使用java.util.regex.Pattern在java中查找类似的IP

Question

I am trying to find similar IP using java.util.regex.Pattern in java.

String ipAddr = "192.168.112.33";
Pattern PRIVATE_ADDRESS_PATTERN = Pattern.compile("192.168.(.*?).33", Pattern.CASE_INSENSITIVE);
String IPaddress = PRIVATE_ADDRESS_PATTERN.matcher(ipAddr).toString(); 

It is not working for me. Where is my mistake?

Answer 1

Why you simply don't make :

String ipAddr = "192.168.112.33";

//If your pattern match with your String then it is correct else it is not
if (ipAddr.matches("192\\.168\\.(.*?)\\.33")) {
    System.out.println("CORRECT");
} else {
    System.out.println("NOT CORRECT");
}

Like @lathspell said in the comment you have to escape the dot (.) with \\\\.

Answer 2

A more correct matcher would be the following:

Pattern IP_PATTERN = Pattern.compile("192\\.168\\.(\\d{1,3})\\.33");

This way you would only match numbers in there and not letters, for instance.
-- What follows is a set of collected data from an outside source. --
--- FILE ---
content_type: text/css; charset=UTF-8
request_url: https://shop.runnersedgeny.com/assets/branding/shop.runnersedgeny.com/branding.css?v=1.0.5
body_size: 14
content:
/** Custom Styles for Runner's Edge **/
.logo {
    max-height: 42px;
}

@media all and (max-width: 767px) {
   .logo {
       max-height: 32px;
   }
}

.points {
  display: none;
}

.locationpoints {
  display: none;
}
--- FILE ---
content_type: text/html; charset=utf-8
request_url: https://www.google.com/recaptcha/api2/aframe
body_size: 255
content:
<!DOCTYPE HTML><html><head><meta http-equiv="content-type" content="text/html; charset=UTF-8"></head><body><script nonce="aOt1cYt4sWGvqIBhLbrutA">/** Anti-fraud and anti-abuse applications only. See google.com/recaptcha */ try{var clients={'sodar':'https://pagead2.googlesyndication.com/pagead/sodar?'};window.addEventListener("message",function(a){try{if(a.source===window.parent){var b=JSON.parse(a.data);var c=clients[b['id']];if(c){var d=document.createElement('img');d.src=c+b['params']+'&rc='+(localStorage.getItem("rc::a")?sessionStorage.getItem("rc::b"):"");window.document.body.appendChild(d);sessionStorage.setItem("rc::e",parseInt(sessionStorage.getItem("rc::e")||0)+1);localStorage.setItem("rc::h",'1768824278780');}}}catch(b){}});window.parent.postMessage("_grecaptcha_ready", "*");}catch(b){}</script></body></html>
According to further use cases, you may want to refine your number matcher to make sure it matches only in the range 0-255 :

String IP_PATTERN_PART = "(?:25[0-5]|2[0-4][0-9]|1[0-9][0-9]|[1-9][0-9]|[0-9]?)";
Pattern IP_PATTERN = Pattern.compile("192\\.168\\.("+IP_PATTERN_PART+")\\.33");

Also, if you are sure you will never get anything else than an IP (meaning no enclosing text), you may want to use the start and end delimiters:

Pattern IP_PATTERN = Pattern.compile("^192\\.168\\.(\\d{1,3})\\.33$");

Then, once you've decided which pattern to use, you'll have to use it this way:

Matcher matcher = IP_PATTERN.matcher(candidate);
String otherIP = null;
if (matcher.matches()) {
  matcher.find();
  otherIP = matcher.group(1);
}